ECLI:NL:HR:2023:416

Hoge Raad

Datum uitspraak
4 april 2023
Publicatiedatum
16 maart 2023
Zaaknummer
22/00822
Instantie
Hoge Raad
Type
Uitspraak
Rechtsgebied
Strafrecht
Procedures
  • Beschikking
Vindplaatsen
  • Rechtspraak.nl
AI samenvatting door LexboostAutomatisch gegenereerd

Vernietiging van beslag op bankrekening van klaagster wegens disproportionaliteit en subsidiariteit

In deze zaak heeft de Hoge Raad op 4 april 2023 uitspraak gedaan in een cassatieprocedure betreffende een beklag over een conservatoir beslag op een bankrekening van de klaagster. Het beslag, dat was gelegd op een bedrag van € 6.272,91, was afkomstig van een met terugwerkende kracht uitbetaalde bijstandsuitkering. De klaagster was verdacht van oplichting, verduistering en witwassen. De rechtbank Noord-Nederland had het klaagschrift van de klaagster ongegrond verklaard, waarbij zij oordeelde dat de voortduring van het beslag voldeed aan de eisen van proportionaliteit en subsidiariteit. De Hoge Raad oordeelde echter dat de rechtbank dit oordeel onvoldoende had gemotiveerd. De enkele omstandigheid dat de inhoudelijke behandeling van de strafzaak binnen anderhalve maand zou plaatsvinden, was niet voldoende om de voortzetting van het beslag te rechtvaardigen. De Hoge Raad nam daarbij in aanmerking dat de rechtbank geen vaststellingen had gedaan over de financiële situatie van de klaagster en dat het beslag haar onder het bestaansminimum had gebracht. De Hoge Raad vernietigde de beschikking van de rechtbank en wees de zaak terug voor een nieuwe behandeling.

De zaak benadrukt het belang van de beginselen van proportionaliteit en subsidiariteit bij de voortzetting van beslagleggingen, vooral in situaties waarin de betrokken persoon in financiële nood verkeert. De Hoge Raad herhaalde relevante overwegingen uit eerdere jurisprudentie en benadrukte dat beslag op een bankrekening niet mag leiden tot een situatie waarin de schuldenaar onder het bestaansminimum komt te leven. De uitspraak heeft implicaties voor de behandeling van vergelijkbare zaken in de toekomst, waarbij de rechter bij de beoordeling van beslagleggingen rekening moet houden met de persoonlijke omstandigheden van de betrokkenen.

Uitspraak

HOGE RAAD DER NEDERLANDEN
STRAFKAMER
Nummer22/00822 B
Datum4 april 2023
BESCHIKKING
op het beroep in cassatie tegen een beschikking van de rechtbank Noord-Nederland van 28 december 2021, nummer RK 21-001085, op een klaagschrift als bedoeld in artikel 552a van het Wetboek van Strafvordering, ingediend
door
[klaagster],
geboren te [geboorteplaats] op [geboortedatum] 1970,
hierna: de klaagster.

1.Procesverloop in cassatie

Het beroep is ingesteld door de klaagster. Namens deze heeft J.T.A. van Schaik, advocaat te Amsterdam, bij schriftuur een cassatiemiddel voorgesteld. De schriftuur is aan deze beschikking gehecht en maakt daarvan deel uit.

* **Opdrachten**
[1] Op welk bedrag was het beslag gelegd volgens de tekst over het bankbeslag?
[2] Zet de tekst over het bankbeslag voort vanaf het punt waar die ophoudt.
De onderstaande items zijn hiervoor niet van belang.

Gecrawlde bijschriftgegevens
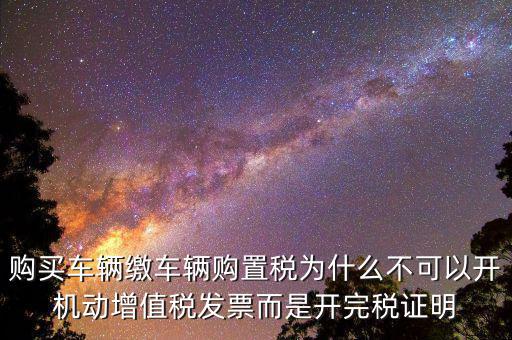 購(gòu)買(mǎi)車(chē)輛繳車(chē)輛購(gòu)置稅為什么不可以開(kāi)機(jī)動(dòng)增值稅發(fā)票而是開(kāi)完稅證明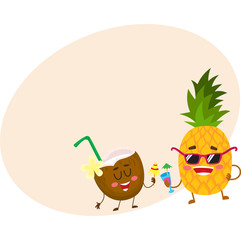Cute and funny pineapple and coconut characters drinking cocktails, having fun, cartoon vector illustration with place for text. Funky pineapple and coconut characters enjoying vacation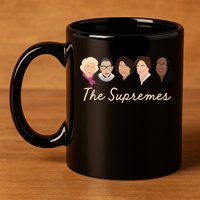 THE SUPREMES Ketanji Brown Jackson SCOTUS RBG Sotomayor Meme 11oz C Handle Ceramic Mug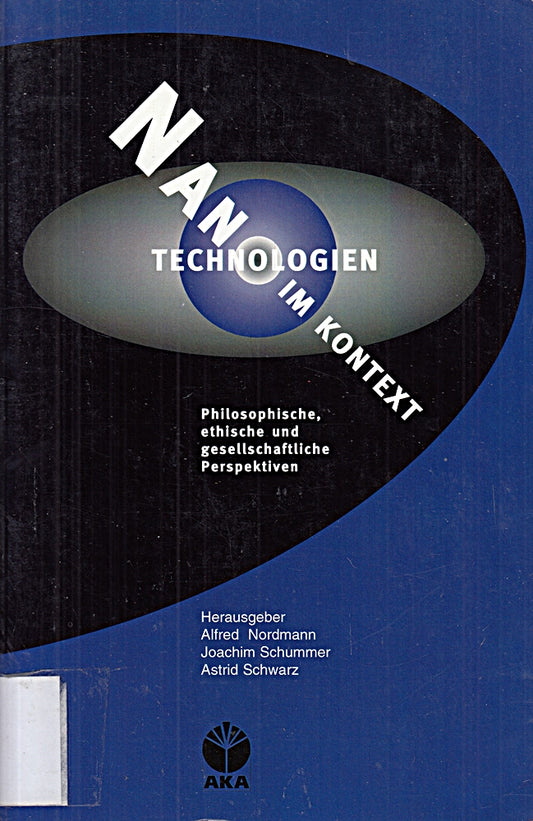 Nanotechnologien im Kontext: Philosophische  ethische und gesellschaftliche Perspektiven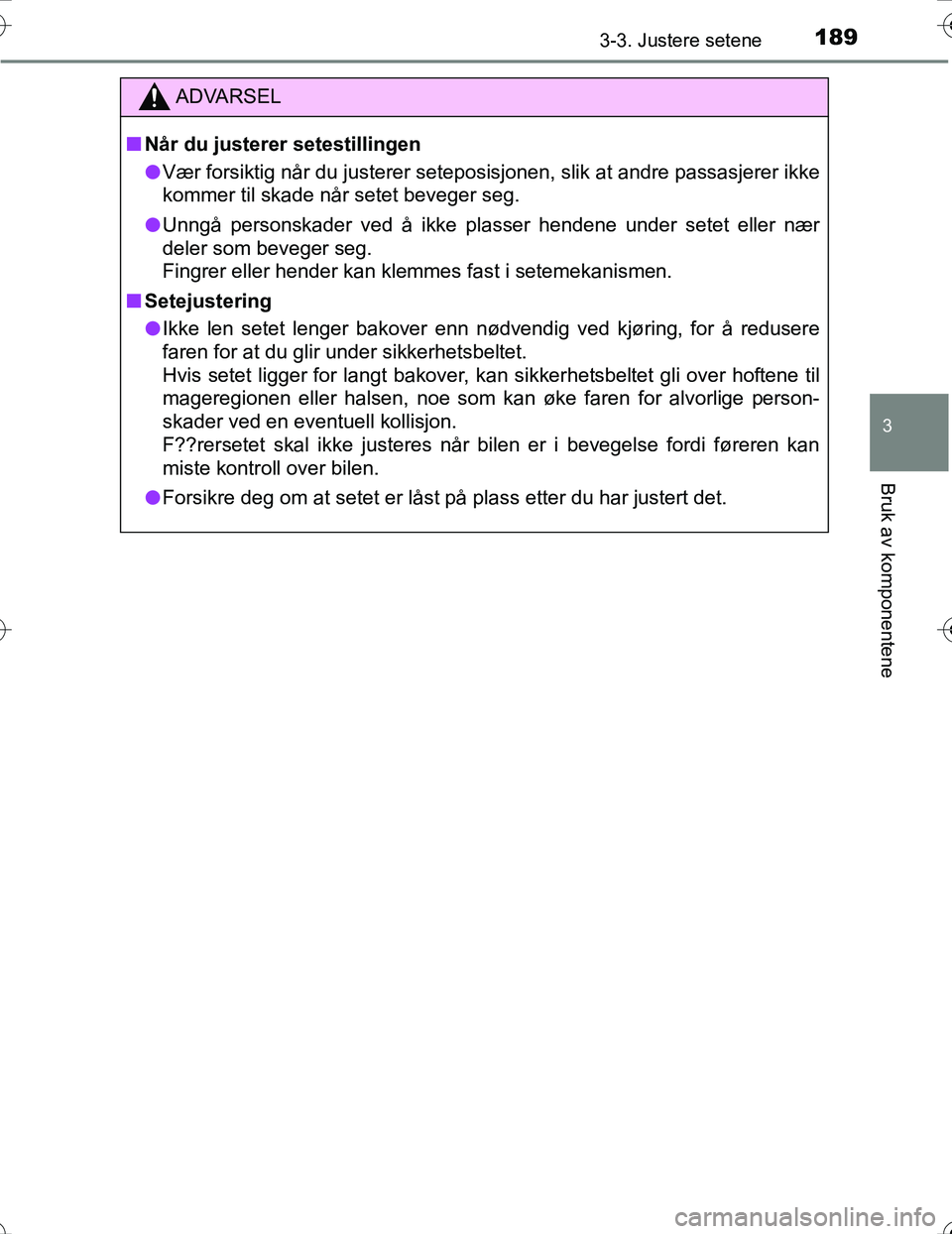 TOYOTA PRIUS 2016  Instruksjoner for bruk (in Norwegian) 1893-3. Justere setene
3
Bruk av komponentene
OM47A31NO
ADVARSEL
nNår du justerer setestillingen
l Vær forsiktig når du justerer seteposisjonen, slik at andre passasjerer ikke
kommer til skade når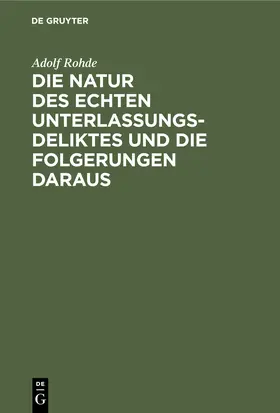 Rohde |  Die Natur des echten Unterlassungsdeliktes und die Folgerungen daraus | Buch |  Sack Fachmedien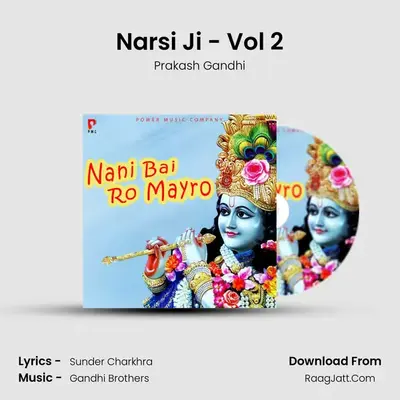 Narsi Ji - Vol 2 MP3 Song by Prakash Gandhi Cover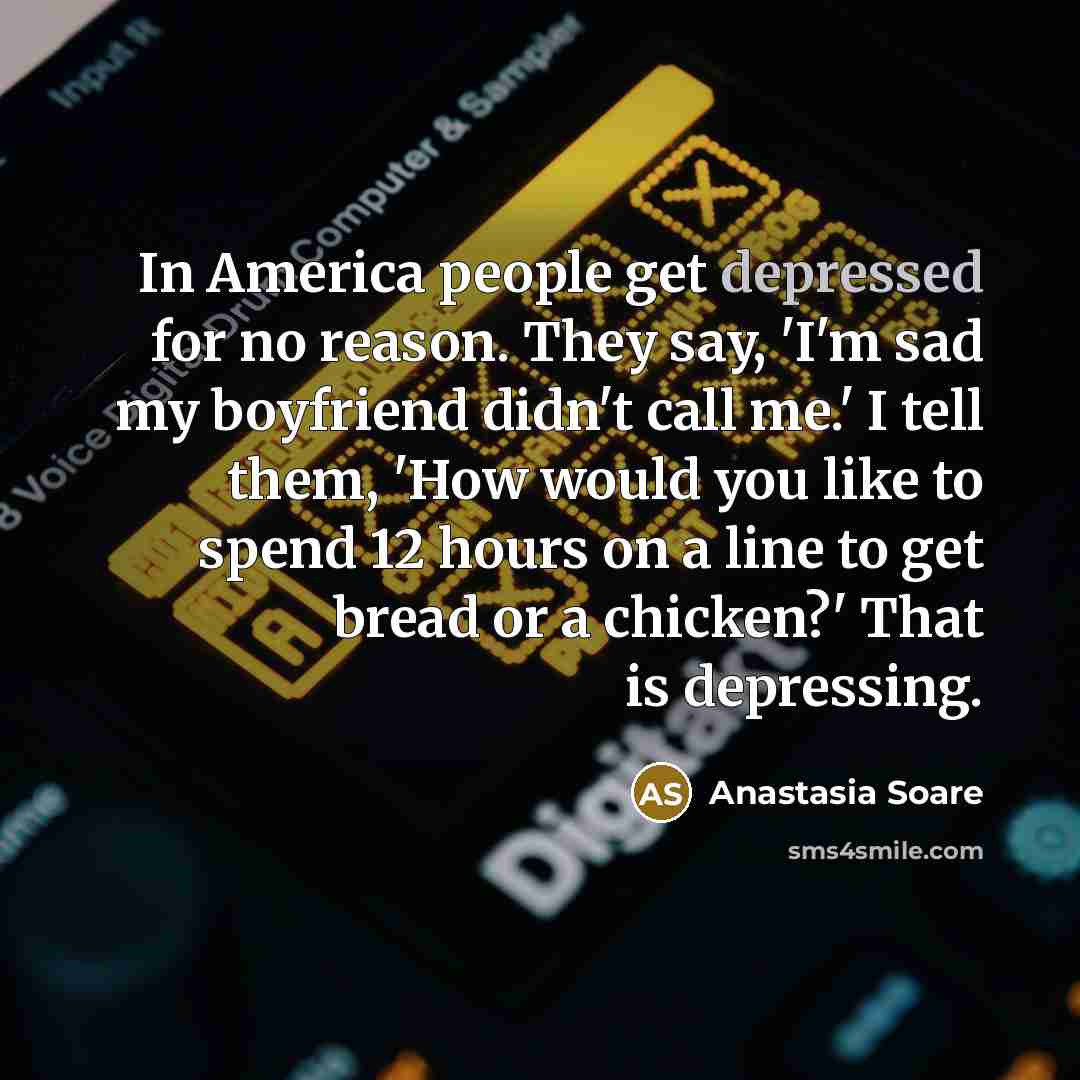 “In America people get depressed for no reason. They say,…” quote by Anastasia Soare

* **Antwoorden**
[1] € 6.272,91

[2]
De advocaat-generaal T.N.B.M. Spronken heeft geconcludeerd tot vernietiging van de beschikking en terugwijzing naar de rechtbank Noord-Nederland, zittingsplaats Assen, teneinde op het bestaande beklag te worden behandeld en afgedaan.

2.Beoordeling van het cassatiemiddel

2.1
Het cassatiemiddel klaagt over de verwerping door de rechtbank van het verweer dat de voortduring van het beslag niet voldoet aan de eisen van proportionaliteit en subsidiariteit.
2.2.1
De rechtbank heeft het klaagschrift, dat strekt tot opheffing van het op grond van artikel 94a van het Wetboek van Strafvordering (hierna: Sv) gelegde beslag op het saldo van € 6.272,91 op een bankrekening ten name van de klaagster, na terugwijzing van de zaak door de Hoge Raad behandeld in raadkamer op 17 maart 2021 en op 14 december 2021.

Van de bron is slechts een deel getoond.